Graph Neural Network (GNN) for chemistry

Graph Neural Network (GNN)

Due to the high similarity between molecule and (heterogeneous) graph, GNN has been introduced to predict molecule property in recent years. As an introduciton of GNN, this article won’t go through the mathematical detail but only introduce the concept of GNN algorithm.

To make long story short, the purpose of GNN is to update the node features (atom) in the graph (molecule) to simulate the electron interaction effect in the molecule. Thus, GNN model is particularly effective in predicting quantum chemisrty and reaction prediction.

Threre are many types of GNN, but the main four steps in GNN are the same, namely
1. Initializing Node Feature
2. Node Feature Embedding and Updating (Main GNN algorithm)
3. Readout
4. Prediction

For convinience, I use DGL-LifeSci to perform all the functions.
To install dgl-lifesci, run

1	conda install -c dglteam dgllife

Initializing Node Feature

To start the GNN training, you need to one-hot initialize all the atom and bond features by self-defined function, such as atomic number and bond type.
For me, I chose WeaveAtomFeaturizer for atom and CanonicalBondFeaturizer for bond.

import torch
import sklearn
import dgl
from dgllife.utils import smiles_to_bigraph, WeaveAtomFeaturizer, CanonicalBondFeaturizer

def GraphFromSmiles(smiles):
    node_featurizer = WeaveAtomFeaturizer()
    edge_featurizer = CanonicalBondFeaturizer()
    return smiles_to_bigraph(smiles, node_featurizer = node_featurizer, edge_featurizer = edge_featurizer)

smiles = 'O=C1NC(=O)CCC1N3C(=O)c2cccc(c2C3)N' # Lenalidomide
graph = GraphFromSmiles(smiles)

If you print the variable graph, it should show

1
2
3

Graph(num_nodes=19, num_edges=42,
      ndata_schemes={'h': Scheme(shape=(27,), dtype=torch.float32)}
      edata_schemes={'e': Scheme(shape=(12,), dtype=torch.float32)})

Which means you have 19 atoms and 42 bonds in the molecule, where each atom has a feature vector with 27 features and each bond has a feature vector with 12 features.

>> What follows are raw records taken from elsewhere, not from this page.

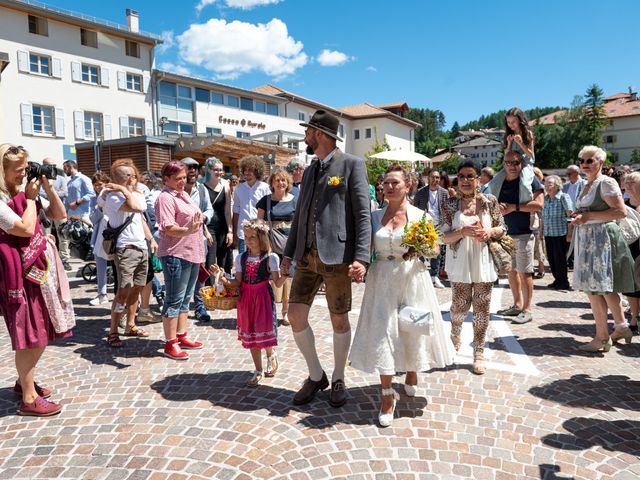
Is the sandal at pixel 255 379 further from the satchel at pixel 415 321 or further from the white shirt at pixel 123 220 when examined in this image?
the white shirt at pixel 123 220

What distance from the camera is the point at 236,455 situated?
3123 millimetres

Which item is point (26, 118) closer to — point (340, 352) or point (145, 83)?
point (145, 83)

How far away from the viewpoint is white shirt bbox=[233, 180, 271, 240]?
271 inches

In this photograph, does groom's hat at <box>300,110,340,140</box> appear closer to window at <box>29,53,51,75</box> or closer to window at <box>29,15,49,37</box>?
window at <box>29,53,51,75</box>

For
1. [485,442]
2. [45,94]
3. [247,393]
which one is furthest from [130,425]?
[45,94]

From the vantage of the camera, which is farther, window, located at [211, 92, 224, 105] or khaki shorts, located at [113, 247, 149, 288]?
window, located at [211, 92, 224, 105]

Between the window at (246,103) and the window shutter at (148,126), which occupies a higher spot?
the window at (246,103)

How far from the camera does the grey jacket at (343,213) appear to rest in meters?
3.68

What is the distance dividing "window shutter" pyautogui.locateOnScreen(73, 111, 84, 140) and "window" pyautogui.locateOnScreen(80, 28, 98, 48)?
199 inches

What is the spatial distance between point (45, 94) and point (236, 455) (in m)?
32.0

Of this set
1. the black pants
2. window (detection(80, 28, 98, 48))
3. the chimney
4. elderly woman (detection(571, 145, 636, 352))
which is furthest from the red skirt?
the chimney

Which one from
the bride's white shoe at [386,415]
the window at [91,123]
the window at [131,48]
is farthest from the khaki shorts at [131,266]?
the window at [131,48]

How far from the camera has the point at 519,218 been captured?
6152mm

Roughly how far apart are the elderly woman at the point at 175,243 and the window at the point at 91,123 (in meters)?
29.0
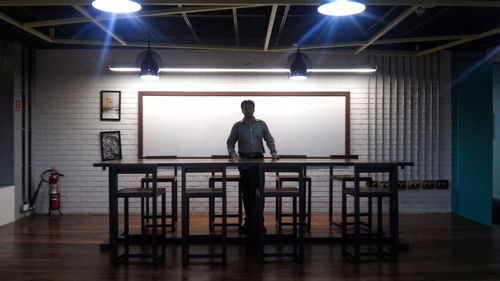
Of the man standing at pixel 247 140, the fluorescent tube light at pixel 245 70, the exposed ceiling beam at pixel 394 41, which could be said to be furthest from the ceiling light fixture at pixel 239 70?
the man standing at pixel 247 140

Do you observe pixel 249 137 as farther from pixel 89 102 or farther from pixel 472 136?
pixel 472 136

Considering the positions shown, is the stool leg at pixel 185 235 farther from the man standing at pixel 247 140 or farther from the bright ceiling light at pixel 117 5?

Node Feature Embedding and Updating

Here is the core part of GNN, each atoms are embedded by linear layer and update by their environment (atoms and bonds) by GNN algorithm. There are many types of GNNs depending on differnt neural network used to update the atom:
If you use convolution algorithm, it is called Graph Convolutional Neural Network (GCN).
If you use attention mechanism, it is called Graph Attention Neural Network (GAT).
If you use convolution and recurrent algorithm, it is called Message Passing Neural Network (MPNN).

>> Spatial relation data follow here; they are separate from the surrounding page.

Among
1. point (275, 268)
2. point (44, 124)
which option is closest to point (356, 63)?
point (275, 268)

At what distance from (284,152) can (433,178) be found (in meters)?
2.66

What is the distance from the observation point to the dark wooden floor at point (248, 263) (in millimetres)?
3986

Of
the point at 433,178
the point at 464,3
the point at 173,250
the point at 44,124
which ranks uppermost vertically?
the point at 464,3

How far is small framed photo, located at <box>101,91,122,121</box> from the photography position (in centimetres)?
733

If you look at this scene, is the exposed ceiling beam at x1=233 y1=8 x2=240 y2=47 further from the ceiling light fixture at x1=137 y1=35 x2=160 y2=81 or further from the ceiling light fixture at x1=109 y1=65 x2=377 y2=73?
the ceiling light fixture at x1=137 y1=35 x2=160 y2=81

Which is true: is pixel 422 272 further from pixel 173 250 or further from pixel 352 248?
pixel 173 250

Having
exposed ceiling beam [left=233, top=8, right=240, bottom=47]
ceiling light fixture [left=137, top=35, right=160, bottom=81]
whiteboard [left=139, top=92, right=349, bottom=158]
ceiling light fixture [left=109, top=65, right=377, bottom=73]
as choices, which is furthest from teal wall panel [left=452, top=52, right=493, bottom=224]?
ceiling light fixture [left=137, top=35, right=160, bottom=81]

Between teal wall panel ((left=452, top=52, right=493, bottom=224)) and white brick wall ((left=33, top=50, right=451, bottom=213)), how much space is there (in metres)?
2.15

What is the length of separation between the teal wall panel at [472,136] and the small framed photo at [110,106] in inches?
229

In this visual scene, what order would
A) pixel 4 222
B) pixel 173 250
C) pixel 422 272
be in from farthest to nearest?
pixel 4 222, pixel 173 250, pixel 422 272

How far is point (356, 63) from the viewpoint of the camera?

I will do GCN in this tutorial, however you can change to other network as you wish.
Because graph convoluion is already defined in dgl module, we only need to import and connect the GCN layers.

import torch.nn as nn
import torch.nn.functional as F

from dgl.nn.pytorch import GraphConv

class GCN(nn.Module):
    def __init__(self, in_feats, hidden_feats):
        super(GCN, self).__init__()
        
        self.gnn_layers = nn.ModuleList()
        for i in range(len(hidden_feats)):
            self.gnn_layers.append(GraphConv(in_feats, hidden_feats[i]))
            in_feats = hidden_feats[i]

    def forward(self, g, feats):
        for gnn in self.gnn_layers:
            feats = gnn(g, feats)
        return feats

Readout

The readout funciton is used to summurize the feature of the molecule from the updated atoms. One can use recurrent, convolution network or Set2Set to do readout. But I found many people just use summation or average and still get fine results.

class Readout(nn.Module):
    def __init__(self, mode):
        super(Readout, self).__init__()
        self.mode = mode
        
    def forward(self, feats):
        if self.mode == 'mean':
            feats = torch.mean(feats, 0)
        elif self.mode == 'sum':
            feats = torch.sum(feats, 0)
        return feats

Prediction

Lastly, you can simply make a linear layer to fit the readout feature to your data label.

class Predictor(nn.Module):
    def __init__(self, in_feats):
        super(Predictor, self).__init__()
        self.predictor = nn.Linear(in_feats, 1)
        
    def forward(self, feats):
        feats = self.predictor(feats)
        return nn.Sigmoid()(feats)

GNN Netowrk

Now we have defined all the needed components, put them together and make an end-to-end model!

class GNN(nn.Module):
    def __init__(self, in_feats, hidden_feats):
        super(GNN, self).__init__()
        self.gcn = GCN(in_feats, hidden_feats)
        self.readout = Readout('sum')
        self.predictor = Predictor(hidden_feats[-1])
        
    def forward(self, graph, feats):
        feats = self.gcn(graph, feats)
        feats = self.readout(feats)
        output = self.predictor(feats)
        return output
        
hidden_size = [256, 64, 32]
node_feats = graph.ndata.pop('h')
model = GNN(node_feats.shape[-1], hidden_size)
output = model(graph, node_feats)

If you print your output, you will get something like

1	tensor([0.7552], grad_fn=<SigmoidBackward>)

Get your data ready and train your model with GNN!!
(See pytorch tutorial if you do not know how to train pytorch model!